Objectives ▸
a - Repeat the part of the logistic regression article starting at "Since Logistic Regression" and ending at "0.7 for heads.".
b - The logistic regression article says every machine learning algorithm has three sections. List them.

Logistic Regression: Flag bearer of Classification

Imagine a coin toss with a few unfair coins. Now imagine that the parameters of unfairness for these coins are all the same and we have tossed all these coins except one a lot of times. Wouldn’t it be crazy if we could predict what the toss of the last coin will result in?

Well.. We’re in luck (I sense a pattern here), Logistic Regression boasts of doing exactly that.

We would be able to say with a high degree of certainty that 6 or 7 or 8 or 9 .. times out 10 the coin will drop heads/tails. Now this is nothing but the probability of an event (Heads or Tails). The highest probability being one i.e. 10 times out of 10 (Example: A coin with both sides as head) and the lowest being zero.

Logistic Regression is actually one of the many popular Classification Algorithms.

Classification being the act of grouping an example or sample into one of two or more classes. When there are only two classes to group into (Example being heads and tails), it is called Binary Classification. When there are more than two classes it is called Multi Class Classification.

As with every machine learning algorithm. There are three sections: 1. Model Equation 2. Cost Function 3. Method of Cost/Error Reduction


Model:

Since Logistic Regression is a linear model, it can be thought of an extension of Linear Regression. Therefore this is the first stage:

$$Z = X * \theta^T$$

Note: This is a vectorized equation and how it was obtained can be seen here

The next part deals with how to convert this into a probabilistic output.

Why?

Quite simply, let us imagine a coin with certain attributes tossed about a thousand times. We notice that it gets heads 700 times and tails 300 times. The heads and tails are the outputs/results which are driven by the probability which we can guess easily is around 0.7 for heads.

(A block of data)

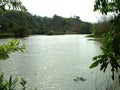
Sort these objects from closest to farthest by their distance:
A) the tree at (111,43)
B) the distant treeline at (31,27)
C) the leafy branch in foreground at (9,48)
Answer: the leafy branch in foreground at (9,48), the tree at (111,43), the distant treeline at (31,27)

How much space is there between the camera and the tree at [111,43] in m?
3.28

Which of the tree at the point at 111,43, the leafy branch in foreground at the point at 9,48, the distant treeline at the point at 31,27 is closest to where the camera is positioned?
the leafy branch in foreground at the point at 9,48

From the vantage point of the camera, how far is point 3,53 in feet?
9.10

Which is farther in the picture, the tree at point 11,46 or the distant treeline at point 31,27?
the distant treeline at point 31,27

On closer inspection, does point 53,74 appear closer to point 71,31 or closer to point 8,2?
==
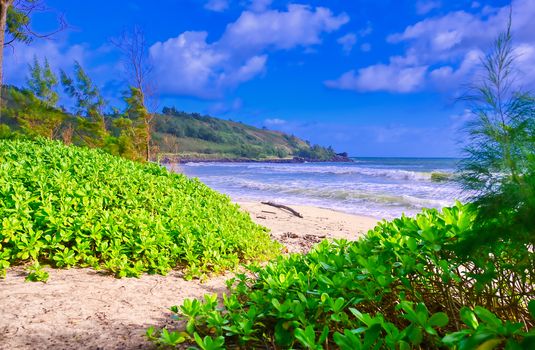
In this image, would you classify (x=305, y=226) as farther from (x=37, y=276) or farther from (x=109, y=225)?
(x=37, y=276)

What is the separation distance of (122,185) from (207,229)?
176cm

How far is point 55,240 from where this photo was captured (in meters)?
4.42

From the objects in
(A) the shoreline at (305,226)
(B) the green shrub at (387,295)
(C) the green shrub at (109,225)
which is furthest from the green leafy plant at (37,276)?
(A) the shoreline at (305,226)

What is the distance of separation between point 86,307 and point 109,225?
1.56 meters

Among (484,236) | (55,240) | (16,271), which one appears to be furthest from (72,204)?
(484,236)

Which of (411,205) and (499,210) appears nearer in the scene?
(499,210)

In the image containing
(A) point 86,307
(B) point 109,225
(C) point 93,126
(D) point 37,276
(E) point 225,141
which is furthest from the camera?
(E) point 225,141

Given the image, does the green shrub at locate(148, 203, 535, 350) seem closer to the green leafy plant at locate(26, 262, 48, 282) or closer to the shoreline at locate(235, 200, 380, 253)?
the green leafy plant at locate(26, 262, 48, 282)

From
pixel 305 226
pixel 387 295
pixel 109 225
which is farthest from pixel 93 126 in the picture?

The results ▸
a -
Since Logistic Regression is a linear model, it can be thought of an extension of Linear Regression. Therefore this is the first stage:

$$Z = X * \theta^T$$

Note: This is a vectorized equation and how it was obtained can be seen here

The next part deals with how to convert this into a probabilistic output.

Why?

Quite simply, let us imagine a coin with certain attributes tossed about a thousand times. We notice that it gets heads 700 times and tails 300 times. The heads and tails are the outputs/results which are driven by the probability which we can guess easily is around 0.7 for heads.

b -
1. Model Equation
2. Cost Function
3. Method of Cost/Error Reduction